The book contains explanations for many familiar superstitions but also some unfamiliar ones, for instance, Max documents how the humble window blind has its origins in Norse mythology and an acorn.

In Norse mythology it is said, Thor once sheltered under an oak tree during a storm. From this event grew the mythology that the oak tree had special protective powers and by connection so did it’s fruit the acorn, the national progression of this was that acorns because of their protective associations were placed on window sills to protect the house from sustaining damage from lightening during a storm. The acorn on the window sill superstition continued through, albeit symbolically, in the sometimes acorn shaped object found at the end of some window blinds.

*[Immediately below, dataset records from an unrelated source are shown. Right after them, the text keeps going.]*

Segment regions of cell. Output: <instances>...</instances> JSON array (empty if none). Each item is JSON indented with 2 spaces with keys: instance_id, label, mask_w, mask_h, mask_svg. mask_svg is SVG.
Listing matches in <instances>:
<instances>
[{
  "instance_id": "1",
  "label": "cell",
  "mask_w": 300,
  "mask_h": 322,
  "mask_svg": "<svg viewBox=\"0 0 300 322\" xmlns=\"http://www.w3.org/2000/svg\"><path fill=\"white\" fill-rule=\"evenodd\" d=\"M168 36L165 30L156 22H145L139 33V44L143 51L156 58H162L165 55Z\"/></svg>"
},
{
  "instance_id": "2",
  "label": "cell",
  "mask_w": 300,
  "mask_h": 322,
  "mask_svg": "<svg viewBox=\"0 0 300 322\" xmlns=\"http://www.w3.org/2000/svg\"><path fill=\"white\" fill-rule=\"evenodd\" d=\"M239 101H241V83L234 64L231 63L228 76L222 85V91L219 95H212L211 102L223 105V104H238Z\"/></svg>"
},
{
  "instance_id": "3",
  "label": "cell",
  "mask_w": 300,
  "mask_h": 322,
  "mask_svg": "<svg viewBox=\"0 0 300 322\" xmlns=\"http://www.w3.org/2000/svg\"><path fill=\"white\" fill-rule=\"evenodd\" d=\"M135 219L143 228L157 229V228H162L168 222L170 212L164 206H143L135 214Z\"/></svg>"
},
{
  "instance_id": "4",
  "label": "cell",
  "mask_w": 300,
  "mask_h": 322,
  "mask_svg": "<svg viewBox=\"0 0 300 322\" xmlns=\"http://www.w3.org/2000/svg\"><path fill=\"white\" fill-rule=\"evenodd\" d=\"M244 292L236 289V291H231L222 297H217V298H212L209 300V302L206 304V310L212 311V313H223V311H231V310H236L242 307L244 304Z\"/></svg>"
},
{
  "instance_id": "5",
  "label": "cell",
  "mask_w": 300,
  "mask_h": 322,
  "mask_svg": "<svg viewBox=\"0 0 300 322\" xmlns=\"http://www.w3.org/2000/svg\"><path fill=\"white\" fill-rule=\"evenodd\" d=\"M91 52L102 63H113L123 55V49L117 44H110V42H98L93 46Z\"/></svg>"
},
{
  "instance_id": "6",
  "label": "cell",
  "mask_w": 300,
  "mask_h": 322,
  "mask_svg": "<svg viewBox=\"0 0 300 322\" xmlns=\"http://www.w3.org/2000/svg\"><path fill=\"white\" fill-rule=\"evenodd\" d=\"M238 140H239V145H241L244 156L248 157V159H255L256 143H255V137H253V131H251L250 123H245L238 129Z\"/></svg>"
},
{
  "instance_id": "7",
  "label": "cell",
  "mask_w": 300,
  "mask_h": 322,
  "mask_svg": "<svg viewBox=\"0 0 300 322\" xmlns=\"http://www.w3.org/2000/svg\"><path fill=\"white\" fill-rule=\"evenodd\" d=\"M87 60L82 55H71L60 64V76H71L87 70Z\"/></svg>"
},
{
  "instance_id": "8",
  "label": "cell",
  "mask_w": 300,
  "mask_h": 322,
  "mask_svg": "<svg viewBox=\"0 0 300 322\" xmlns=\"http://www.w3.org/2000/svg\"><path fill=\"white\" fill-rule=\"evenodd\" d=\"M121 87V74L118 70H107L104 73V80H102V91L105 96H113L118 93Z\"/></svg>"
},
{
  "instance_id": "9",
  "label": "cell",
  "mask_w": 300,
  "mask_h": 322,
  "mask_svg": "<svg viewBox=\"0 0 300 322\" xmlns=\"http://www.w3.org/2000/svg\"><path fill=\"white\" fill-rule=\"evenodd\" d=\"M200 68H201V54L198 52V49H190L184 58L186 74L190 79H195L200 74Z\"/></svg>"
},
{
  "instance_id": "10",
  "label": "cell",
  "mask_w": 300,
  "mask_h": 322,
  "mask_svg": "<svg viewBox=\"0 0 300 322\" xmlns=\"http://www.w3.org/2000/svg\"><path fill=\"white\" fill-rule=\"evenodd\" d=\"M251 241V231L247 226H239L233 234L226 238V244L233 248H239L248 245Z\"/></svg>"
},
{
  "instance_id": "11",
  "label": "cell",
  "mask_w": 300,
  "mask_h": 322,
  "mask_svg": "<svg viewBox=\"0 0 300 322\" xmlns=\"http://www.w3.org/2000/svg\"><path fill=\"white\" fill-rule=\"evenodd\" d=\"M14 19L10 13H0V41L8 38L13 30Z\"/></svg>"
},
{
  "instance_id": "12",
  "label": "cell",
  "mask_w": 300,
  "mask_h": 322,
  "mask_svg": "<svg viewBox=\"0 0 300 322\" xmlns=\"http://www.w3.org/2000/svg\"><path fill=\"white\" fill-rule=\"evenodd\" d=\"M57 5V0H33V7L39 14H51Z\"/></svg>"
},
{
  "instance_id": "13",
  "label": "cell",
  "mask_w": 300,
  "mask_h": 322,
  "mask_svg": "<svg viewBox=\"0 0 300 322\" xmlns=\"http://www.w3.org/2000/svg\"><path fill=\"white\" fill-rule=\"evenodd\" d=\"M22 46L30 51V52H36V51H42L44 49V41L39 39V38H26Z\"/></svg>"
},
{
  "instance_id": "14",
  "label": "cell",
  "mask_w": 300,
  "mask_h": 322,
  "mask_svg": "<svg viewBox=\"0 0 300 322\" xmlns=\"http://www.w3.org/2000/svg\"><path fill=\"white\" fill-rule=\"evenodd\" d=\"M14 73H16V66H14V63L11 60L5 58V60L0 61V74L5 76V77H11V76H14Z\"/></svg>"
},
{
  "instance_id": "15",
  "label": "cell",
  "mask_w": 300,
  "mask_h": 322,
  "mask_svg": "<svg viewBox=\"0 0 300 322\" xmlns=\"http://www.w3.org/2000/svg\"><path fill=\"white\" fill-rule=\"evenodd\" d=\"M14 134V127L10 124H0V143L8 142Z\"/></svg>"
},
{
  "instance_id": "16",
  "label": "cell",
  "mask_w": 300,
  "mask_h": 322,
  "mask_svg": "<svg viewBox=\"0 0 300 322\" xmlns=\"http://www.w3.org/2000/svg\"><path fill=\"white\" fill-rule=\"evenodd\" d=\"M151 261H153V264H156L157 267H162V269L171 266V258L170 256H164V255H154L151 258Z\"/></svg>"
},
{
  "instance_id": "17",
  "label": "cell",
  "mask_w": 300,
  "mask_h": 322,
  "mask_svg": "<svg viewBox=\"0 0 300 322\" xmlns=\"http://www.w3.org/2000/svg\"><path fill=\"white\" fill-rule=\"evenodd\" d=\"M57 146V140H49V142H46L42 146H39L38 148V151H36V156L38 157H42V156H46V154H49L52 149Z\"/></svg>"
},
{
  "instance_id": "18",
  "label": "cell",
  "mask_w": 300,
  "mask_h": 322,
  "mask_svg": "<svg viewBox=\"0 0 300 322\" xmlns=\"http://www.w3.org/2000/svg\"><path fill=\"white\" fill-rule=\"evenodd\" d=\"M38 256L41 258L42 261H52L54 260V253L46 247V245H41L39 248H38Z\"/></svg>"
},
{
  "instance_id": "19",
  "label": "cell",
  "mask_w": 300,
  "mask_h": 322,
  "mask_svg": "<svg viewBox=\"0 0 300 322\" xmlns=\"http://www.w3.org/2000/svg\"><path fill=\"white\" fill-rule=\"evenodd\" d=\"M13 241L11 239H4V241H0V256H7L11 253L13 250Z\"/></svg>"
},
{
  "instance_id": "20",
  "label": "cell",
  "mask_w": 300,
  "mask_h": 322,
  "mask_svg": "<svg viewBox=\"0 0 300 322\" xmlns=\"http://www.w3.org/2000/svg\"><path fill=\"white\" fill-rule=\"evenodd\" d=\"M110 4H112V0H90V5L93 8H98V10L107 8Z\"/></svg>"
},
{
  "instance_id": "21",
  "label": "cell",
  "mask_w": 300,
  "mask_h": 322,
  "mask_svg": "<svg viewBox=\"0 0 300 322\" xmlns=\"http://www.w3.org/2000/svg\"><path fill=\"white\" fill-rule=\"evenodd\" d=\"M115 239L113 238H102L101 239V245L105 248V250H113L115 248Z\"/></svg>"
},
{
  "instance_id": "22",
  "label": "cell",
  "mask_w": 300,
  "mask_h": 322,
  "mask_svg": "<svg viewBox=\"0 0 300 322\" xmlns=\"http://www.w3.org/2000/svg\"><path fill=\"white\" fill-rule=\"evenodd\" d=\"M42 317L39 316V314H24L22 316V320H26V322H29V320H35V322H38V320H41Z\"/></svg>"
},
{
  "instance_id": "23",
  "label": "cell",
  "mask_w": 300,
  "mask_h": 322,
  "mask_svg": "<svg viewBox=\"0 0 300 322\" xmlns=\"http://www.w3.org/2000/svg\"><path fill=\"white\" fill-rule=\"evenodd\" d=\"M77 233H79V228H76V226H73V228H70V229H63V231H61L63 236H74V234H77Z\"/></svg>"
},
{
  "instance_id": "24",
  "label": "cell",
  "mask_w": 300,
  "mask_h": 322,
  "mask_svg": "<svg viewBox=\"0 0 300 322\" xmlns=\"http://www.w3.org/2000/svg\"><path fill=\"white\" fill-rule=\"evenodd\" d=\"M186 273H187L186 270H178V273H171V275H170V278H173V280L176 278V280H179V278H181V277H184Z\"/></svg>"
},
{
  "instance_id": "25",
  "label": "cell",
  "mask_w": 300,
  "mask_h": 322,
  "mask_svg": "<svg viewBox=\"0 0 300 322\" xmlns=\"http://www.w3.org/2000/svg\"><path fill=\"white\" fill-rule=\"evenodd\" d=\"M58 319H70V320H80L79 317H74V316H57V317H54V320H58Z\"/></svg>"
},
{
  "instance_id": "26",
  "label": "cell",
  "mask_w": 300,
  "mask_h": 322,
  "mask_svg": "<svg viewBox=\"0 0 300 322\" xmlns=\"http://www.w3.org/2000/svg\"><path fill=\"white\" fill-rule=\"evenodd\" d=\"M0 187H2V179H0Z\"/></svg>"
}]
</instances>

A more gory superstition involves the seemingly tame, (as long as the broken glass does no damage), custom of christening a ship with a bottle of champagne or wine. The custom can be traced back to ancient times when part of protecting a ship on its voyage was to smear it with sacrificial animal blood to appease the gods of the sea like Neptune/Poseidon. Now, of course the custom is a more genteel process of smashing a bottle of red wine symbolising the blood.

Max says he is often amused when he asks someone if they are superstitious and they say no, then he informs them if they are wearing a wedding ring which is 100 per cent a superstition, they are superstitious! Wearing a ring on the left hand is also superstitious. This fact allowed the right hand to be free to wield a sword in more ancient times someone might be lurking to steal the bride away. Another superstition is of course saying ‘bless you’ after someone sneezes. The belief here was that when you sneezed you sneezed some of the soul out of your body!

Max’s book demonstrates that superstitions are integral to our lives even though we may not be aware of them!

‘Superstitions and why we have them’ by Max Cryer is published by Exisle publishing.